Özellikle son beş yıllık dönemde kurda yaşanan değişim, üretim maliyetlerini olumsuz etkileyen elektrik,doğalgaz ve akaryakıtta artan fiyatları ile zor durumda kalan sanayici birde faiz ile boğuşmak zorunda kalmıştır.

Enflasyon altına ezilen dar gelirli her gün yeni bir umutla güne başlarken, siyasi ortamda yaşanan gerginlik her geçen gün artmaktadır. Gerilen ortam ekonomiyi olumsuz etkilemekte, vatandaşın elinden seyretmekten başka bir şey gelmemektedir.
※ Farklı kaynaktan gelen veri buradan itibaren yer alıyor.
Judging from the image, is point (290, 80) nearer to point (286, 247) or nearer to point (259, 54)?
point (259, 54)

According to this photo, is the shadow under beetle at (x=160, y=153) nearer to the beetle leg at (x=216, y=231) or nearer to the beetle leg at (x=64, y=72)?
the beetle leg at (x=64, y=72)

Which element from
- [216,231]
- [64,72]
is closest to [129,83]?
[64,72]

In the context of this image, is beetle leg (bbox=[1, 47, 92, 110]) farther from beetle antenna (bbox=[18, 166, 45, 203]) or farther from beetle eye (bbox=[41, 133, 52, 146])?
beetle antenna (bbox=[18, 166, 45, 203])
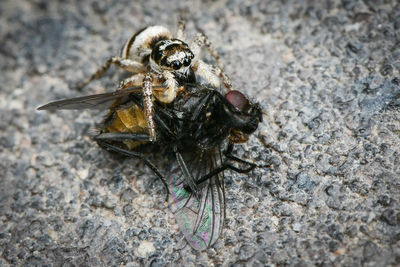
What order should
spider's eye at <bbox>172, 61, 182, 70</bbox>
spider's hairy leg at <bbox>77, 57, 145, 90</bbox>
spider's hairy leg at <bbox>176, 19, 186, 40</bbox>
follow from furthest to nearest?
spider's hairy leg at <bbox>176, 19, 186, 40</bbox> → spider's hairy leg at <bbox>77, 57, 145, 90</bbox> → spider's eye at <bbox>172, 61, 182, 70</bbox>

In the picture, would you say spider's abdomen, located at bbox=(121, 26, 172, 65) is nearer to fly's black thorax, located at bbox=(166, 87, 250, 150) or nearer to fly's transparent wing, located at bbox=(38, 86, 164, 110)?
fly's transparent wing, located at bbox=(38, 86, 164, 110)

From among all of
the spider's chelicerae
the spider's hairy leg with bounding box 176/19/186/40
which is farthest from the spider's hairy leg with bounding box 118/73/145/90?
the spider's hairy leg with bounding box 176/19/186/40

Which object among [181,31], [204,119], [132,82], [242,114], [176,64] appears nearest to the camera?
[242,114]

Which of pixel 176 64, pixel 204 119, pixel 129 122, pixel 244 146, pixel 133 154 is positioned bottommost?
pixel 133 154

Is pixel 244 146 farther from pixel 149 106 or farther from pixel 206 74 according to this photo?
pixel 149 106

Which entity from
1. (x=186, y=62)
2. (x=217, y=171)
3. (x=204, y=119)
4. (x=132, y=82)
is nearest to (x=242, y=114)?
(x=204, y=119)

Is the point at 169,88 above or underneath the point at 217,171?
above
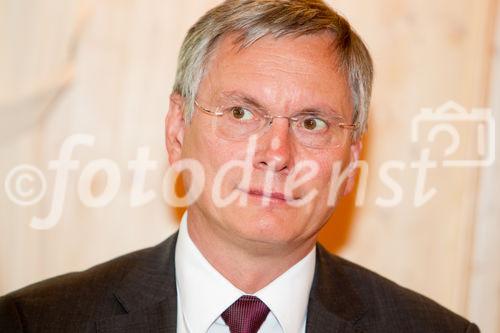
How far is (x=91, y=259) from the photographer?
9.70ft

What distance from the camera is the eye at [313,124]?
2.30 m

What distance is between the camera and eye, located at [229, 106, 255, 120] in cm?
228

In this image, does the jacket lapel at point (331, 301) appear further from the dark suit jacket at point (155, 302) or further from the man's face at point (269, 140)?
the man's face at point (269, 140)

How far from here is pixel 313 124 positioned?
232 cm

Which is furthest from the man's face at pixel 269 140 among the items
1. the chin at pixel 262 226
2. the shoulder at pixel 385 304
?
the shoulder at pixel 385 304

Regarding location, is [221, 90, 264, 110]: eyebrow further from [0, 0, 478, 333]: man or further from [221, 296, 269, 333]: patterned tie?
[221, 296, 269, 333]: patterned tie

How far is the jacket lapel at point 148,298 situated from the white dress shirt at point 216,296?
44mm

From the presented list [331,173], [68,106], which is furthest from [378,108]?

Özetle mikro ekonomiyi oluşturan bakkalı, manavı, kasabı, boyacısı inşaatçısı, mobilyacısı, lokantacısı, beyaz eşyacısı, tekstilcisi yani bilcümlesi; Bugünü ancak kurtarabildik, yarına Allah kerimdir diyerek bir sonra ki güne başlıyor.

Geçtiğimiz hafta 2016 yılı vergi rekortmenleri açıklandı ve ilk on sırada 8 tane finans kuruluşu var!

Bankaların karlarını kat,kat artırdığı dönemde ekonomik zorluklar karşısında ayakta durmaya çalışan reel sektörde yaşanan özkaynak erozyonu ne zamana kadar devam edecek. 2002 yılında ilk on şirket içinde 3 banka var iken bu sayısı 8 çıkmıştır. Bu uygulanan ekonomi politikaları ile üretimden faize nasıl geçildiği anlatmaya yeter sanırım.

Üretimde kazanılan paranın, üretimden faiz aktarımını 'Faiz Lobisine' bağlanması ne kadar inandırıcıdır. Bu konuda yapılması gereken hiç kimseyi suçlamadan iktidar olarak gerekli tedbirleri almaktır.

Türkiye de ekonomik olarak gelinen noktadan dar gelirli ve küçük esnaf kadar artık sermayede tedirgindir. Cari açık, büyüme hızı ve faizi yaratan nedenlerin yok edildiği yeni bir ekonomik program iradesinin ortaya konulması beklentisi en kısa zamanda karşılık bulmalıdır.

Yaşanan bu süreçte hiç kimse sormayacak mı? bu kadar feryat ve serzeniş varken bunları duymazlıktan gelmek çözüm mü?.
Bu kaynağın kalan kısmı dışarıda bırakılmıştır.